__What is required__
As the output, give exactly the lines that run from the one with "ТЭН 1,5кВт (1500Вт)" through the end of the records below, and omit pictures.

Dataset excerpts
++++++++++++++++++++

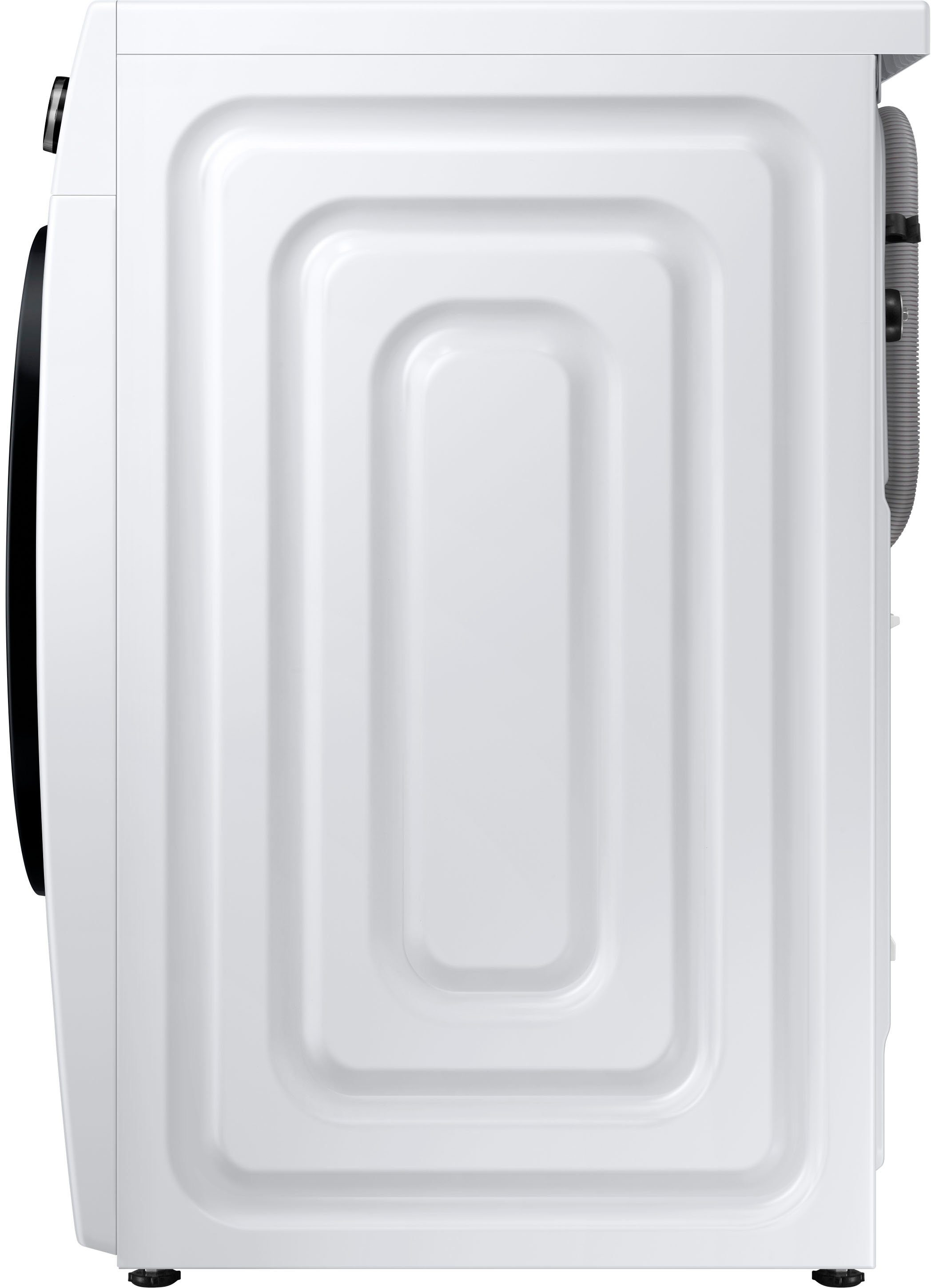 Samsung Waschmaschine WW8ET4048CE, 8 kg, 1400 U/min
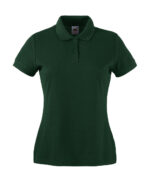 Ladies` 65/35 Polo - Afbeelding 18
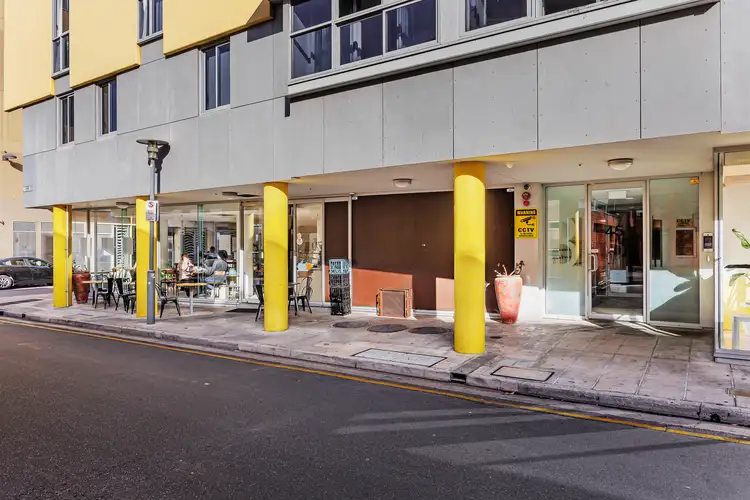 50/45 York Street, Adelaide SA 5000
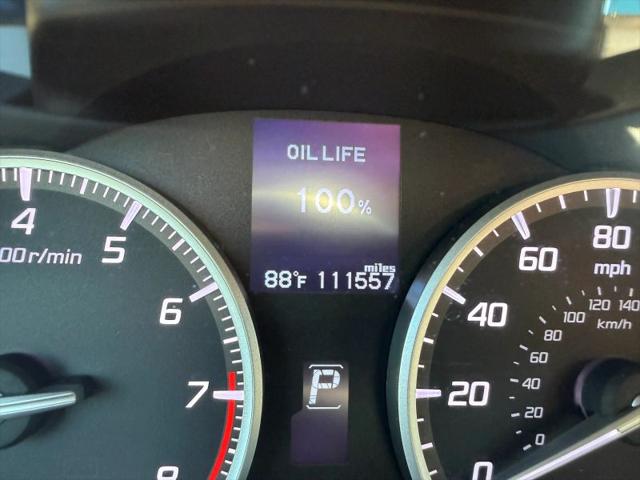 2013 Acura RDX Base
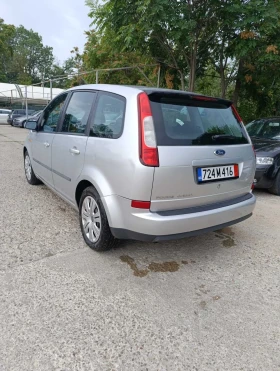 Ford C-max, снимка 4
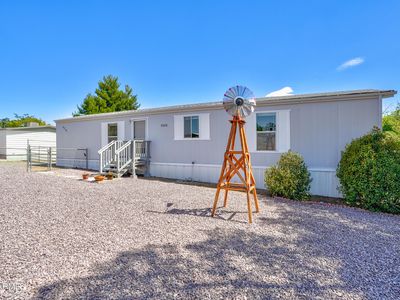 6261 N UNION Drive, Prescott Valley, AZ, 86314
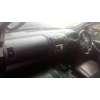 nissan navara pick-up (d40m) del año 2005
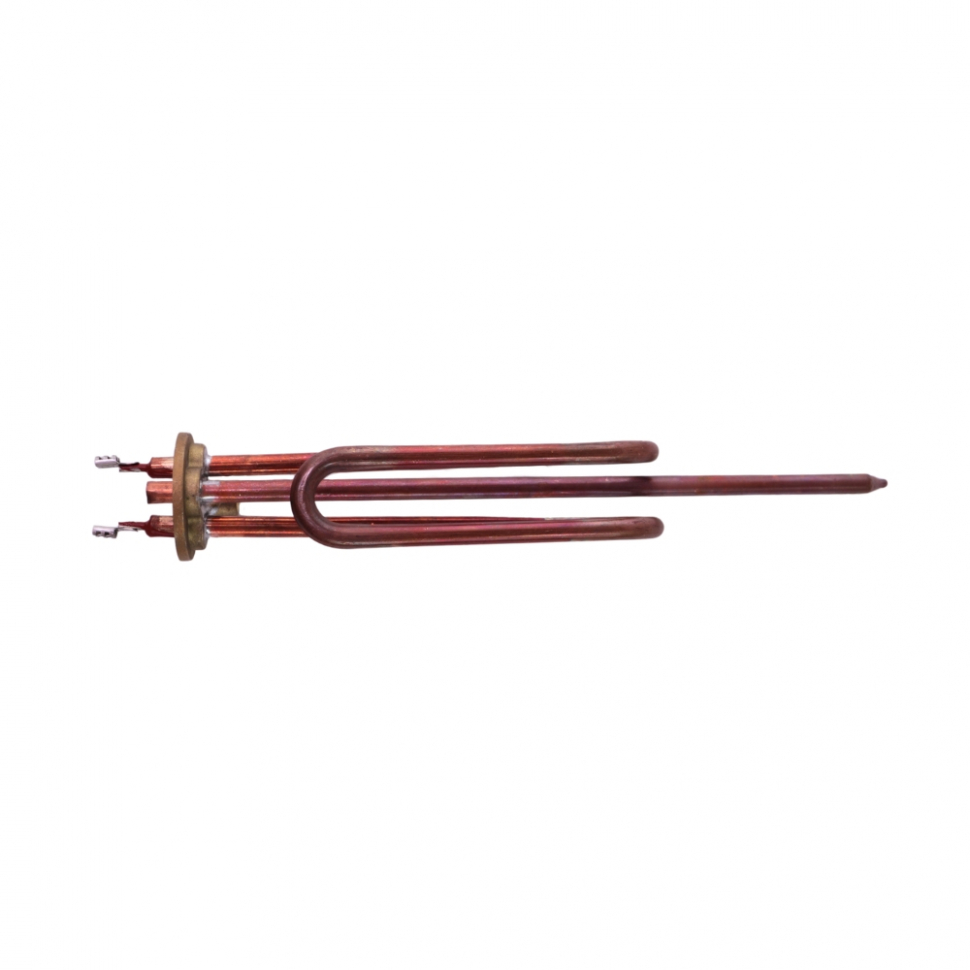 ТЭН 1,5кВт (1500Вт) RCA для водонагревателя Ariston, под анод М5, 30716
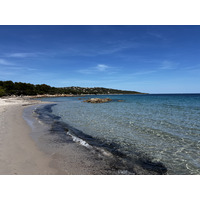 Picture France Corsica Pinarellu Beach 2024-05 23 - Price Pinarellu Beach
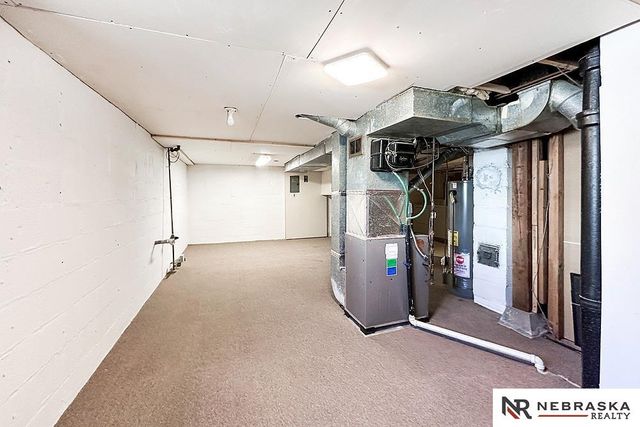 6451 William Street, Omaha, NE 68106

++++++++++++++++++++

__Solution__
 ТЭН 1,5кВт (1500Вт) RCA для водонагревателя Ariston, под анод М5, 30716
 Picture France Corsica Pinarellu Beach 2024-05 23 - Price Pinarellu Beach
 6451 William Street, Omaha, NE 68106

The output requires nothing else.